Now for the bad news. Unbeknown to me, a gentleman named Win Baker up in Boston was shaving, or some such thing, when Messrs. Newman and Shalit were devising ways to un-sell my book, and—for reasons that remain obscure to me to this day—this Win Baker was taken with me. Taken with me, pshaw—he was captivated by me! In fact, a television columnist subsequently likened this moment to the discovery of Lana Turner in Schwab's drugstore.

Win Baker, you see, ran a television station in Boston that was at the time looking for a new sports announcer, and he thought I might be just the ticket. Since Win Baker was the boss, everybody precipitously agreed with his keen judgment, and soon I was contacted by an underling. After being properly coy I agreed to an audition.

You may ask at this point why would I do a fool thing like that? The reasons are threefold. One is that, like the next fellow, I am vain. The more I thought about it the more I was beguiled by the idea of coming into hundreds of thousands of living rooms and whatnot. Think of it, my face was going to be a household word in Boston, Mass. Two is the money. As you know, in television the streets are paved with gold. Three, television sports news is so bad I felt I couldn't miss. I wasn't going in head-to-head against Barbara Walters or Captain Kangaroo, for God's sake. So I figured it was an overlay. Wasn't it David Brinkley who said, "You could put a baboon on television for 15 years and he'd become a celebrity"? Yes is was, and Brinkley also pointed out that they did that once with somebody named Muggs.

Anyway, I went for it, and in the end WBZ offered me the job, which I accepted contingent on their giving me a potful of money, which they would not. Truth to tell, they accused me of being a highwayman. I don't know whom they got instead. Apparently there isn't a great deal of choice in the field. The first guy I talked to at WBZ said there were only two good sports news guys in the business, and since these were the only names that kept popping up wherever I went in Teeveeland, I guess it pretty much must be true. The funny thing about TV sports news is that just about everybody in television thinks it's God-awful, but nobody even expects to do anything about that state of affairs.

The two sports announcers in the whole country who seem to be appreciated within the industry are Warner Wolf in Washington and Bill Currie in Pittsburgh. Apparently, Wolf has to grow on you. I saw him one night, and all he did was show film clips from Chicago and, like a high school newspaper, predict the scores of the next week's games. He was what they prize as outspoken, though, and chucked in those wise-guy asides that pass for commentary in the business.
-=-=-=-=-
Direction A =
List every city named in the excerpt about television sports news.
The records have nothing to do with the excerpt above them.
-=-=-=-=-
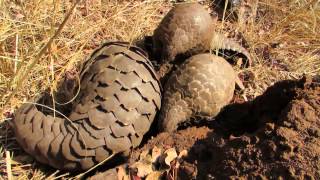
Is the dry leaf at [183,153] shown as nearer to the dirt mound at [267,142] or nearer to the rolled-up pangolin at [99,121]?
the dirt mound at [267,142]

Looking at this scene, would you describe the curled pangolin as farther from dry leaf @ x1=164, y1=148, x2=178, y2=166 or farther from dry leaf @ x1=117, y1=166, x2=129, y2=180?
dry leaf @ x1=117, y1=166, x2=129, y2=180

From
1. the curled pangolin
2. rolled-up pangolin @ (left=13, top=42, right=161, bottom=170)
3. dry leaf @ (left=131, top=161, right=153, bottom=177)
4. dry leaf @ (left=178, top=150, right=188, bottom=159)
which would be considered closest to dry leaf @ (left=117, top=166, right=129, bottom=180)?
dry leaf @ (left=131, top=161, right=153, bottom=177)

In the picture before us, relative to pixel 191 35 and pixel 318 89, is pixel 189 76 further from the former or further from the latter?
pixel 318 89

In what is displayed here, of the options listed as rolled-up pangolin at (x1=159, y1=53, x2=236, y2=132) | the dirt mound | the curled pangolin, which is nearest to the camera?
the dirt mound

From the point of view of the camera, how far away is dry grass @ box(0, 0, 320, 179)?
357 cm

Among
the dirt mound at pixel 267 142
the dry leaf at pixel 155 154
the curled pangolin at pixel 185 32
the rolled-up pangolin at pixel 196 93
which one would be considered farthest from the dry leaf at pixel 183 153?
the curled pangolin at pixel 185 32

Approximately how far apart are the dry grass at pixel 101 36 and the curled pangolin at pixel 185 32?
0.28 m

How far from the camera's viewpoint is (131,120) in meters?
3.01

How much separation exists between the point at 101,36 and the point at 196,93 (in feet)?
4.79

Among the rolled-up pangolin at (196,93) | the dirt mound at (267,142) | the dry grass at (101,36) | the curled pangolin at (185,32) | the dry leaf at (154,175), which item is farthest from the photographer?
the dry grass at (101,36)

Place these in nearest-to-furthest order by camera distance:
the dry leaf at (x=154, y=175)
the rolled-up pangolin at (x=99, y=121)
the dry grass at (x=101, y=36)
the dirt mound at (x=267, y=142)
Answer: the dirt mound at (x=267, y=142), the dry leaf at (x=154, y=175), the rolled-up pangolin at (x=99, y=121), the dry grass at (x=101, y=36)

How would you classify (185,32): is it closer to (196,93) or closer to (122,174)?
(196,93)

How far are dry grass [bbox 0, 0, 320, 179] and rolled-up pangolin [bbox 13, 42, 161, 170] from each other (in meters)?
0.24

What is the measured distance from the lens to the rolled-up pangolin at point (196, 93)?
121 inches
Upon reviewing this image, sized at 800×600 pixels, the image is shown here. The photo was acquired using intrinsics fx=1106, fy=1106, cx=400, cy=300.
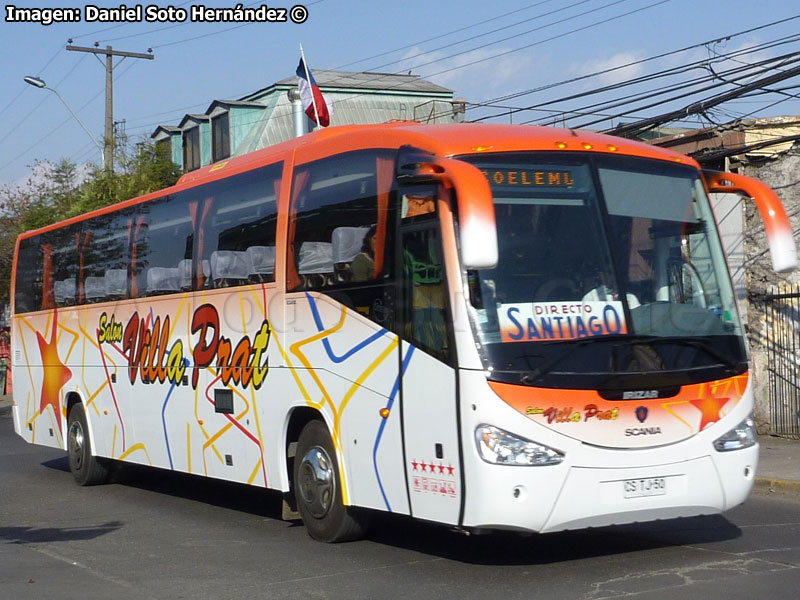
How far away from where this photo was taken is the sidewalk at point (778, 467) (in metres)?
11.9

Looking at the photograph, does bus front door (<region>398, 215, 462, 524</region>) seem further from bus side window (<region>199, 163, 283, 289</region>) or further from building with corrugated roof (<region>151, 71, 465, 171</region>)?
building with corrugated roof (<region>151, 71, 465, 171</region>)

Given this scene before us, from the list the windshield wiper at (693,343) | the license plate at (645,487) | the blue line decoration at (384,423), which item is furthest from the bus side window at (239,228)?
the license plate at (645,487)

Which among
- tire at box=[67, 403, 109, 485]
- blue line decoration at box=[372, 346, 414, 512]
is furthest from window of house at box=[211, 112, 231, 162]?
blue line decoration at box=[372, 346, 414, 512]

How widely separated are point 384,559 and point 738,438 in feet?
9.28

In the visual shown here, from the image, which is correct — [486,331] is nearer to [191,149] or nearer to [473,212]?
[473,212]

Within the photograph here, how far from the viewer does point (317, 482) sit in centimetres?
935

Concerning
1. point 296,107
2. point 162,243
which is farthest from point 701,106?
point 296,107

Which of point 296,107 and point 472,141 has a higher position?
point 296,107

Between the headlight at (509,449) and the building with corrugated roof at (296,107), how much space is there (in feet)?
102

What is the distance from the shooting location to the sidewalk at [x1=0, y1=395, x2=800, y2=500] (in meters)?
11.9

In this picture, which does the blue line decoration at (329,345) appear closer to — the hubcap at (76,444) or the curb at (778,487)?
the curb at (778,487)

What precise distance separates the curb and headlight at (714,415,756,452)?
3943 mm

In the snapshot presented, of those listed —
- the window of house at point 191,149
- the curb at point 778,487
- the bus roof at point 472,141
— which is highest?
the window of house at point 191,149

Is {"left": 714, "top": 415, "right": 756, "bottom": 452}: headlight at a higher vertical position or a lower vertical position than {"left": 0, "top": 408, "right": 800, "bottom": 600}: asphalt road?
higher
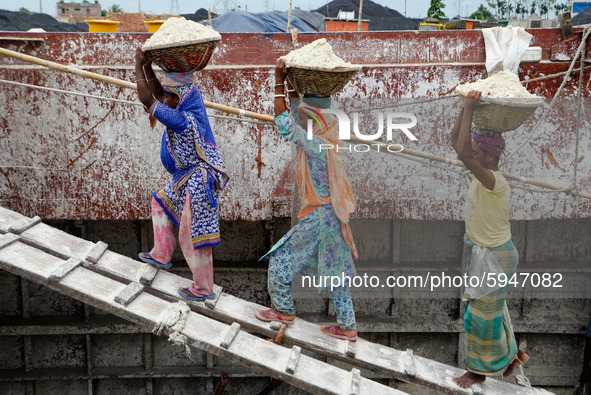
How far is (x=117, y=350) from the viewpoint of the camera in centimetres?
461

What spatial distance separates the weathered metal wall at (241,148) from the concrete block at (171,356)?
1.36m

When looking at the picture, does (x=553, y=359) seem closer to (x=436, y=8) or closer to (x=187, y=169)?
(x=187, y=169)

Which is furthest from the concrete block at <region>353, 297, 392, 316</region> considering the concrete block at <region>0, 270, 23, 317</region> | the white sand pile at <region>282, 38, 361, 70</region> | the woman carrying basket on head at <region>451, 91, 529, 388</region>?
the concrete block at <region>0, 270, 23, 317</region>

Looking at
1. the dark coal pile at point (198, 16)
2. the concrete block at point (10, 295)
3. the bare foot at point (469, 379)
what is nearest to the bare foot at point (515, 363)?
the bare foot at point (469, 379)

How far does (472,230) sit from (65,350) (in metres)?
3.52

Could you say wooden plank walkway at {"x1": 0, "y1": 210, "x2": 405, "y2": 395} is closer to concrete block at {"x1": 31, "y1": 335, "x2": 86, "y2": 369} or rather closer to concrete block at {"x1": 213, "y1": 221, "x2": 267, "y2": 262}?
concrete block at {"x1": 213, "y1": 221, "x2": 267, "y2": 262}

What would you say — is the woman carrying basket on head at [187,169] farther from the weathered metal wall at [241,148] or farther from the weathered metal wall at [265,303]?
the weathered metal wall at [265,303]

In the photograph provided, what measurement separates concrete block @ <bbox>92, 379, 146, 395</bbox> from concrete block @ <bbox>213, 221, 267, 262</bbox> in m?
1.32

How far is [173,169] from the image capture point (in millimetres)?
3035

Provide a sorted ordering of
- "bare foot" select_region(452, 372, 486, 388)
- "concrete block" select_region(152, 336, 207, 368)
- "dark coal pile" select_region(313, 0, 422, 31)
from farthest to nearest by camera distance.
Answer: "dark coal pile" select_region(313, 0, 422, 31) → "concrete block" select_region(152, 336, 207, 368) → "bare foot" select_region(452, 372, 486, 388)

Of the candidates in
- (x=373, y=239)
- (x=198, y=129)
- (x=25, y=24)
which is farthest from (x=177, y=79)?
(x=25, y=24)

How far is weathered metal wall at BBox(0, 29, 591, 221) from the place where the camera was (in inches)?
146

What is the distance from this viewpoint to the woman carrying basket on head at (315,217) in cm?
286

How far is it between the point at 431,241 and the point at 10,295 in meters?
3.53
-=-=-=-=-
Direction B =
Gather every line of the records that contains the word "coal", matching its case exactly.

Output A =
Boston, Washington, Pittsburgh, Chicago

Output B =
1. the dark coal pile at point (198, 16)
- "dark coal pile" select_region(313, 0, 422, 31)
Answer: "dark coal pile" select_region(313, 0, 422, 31) → "concrete block" select_region(152, 336, 207, 368) → "bare foot" select_region(452, 372, 486, 388)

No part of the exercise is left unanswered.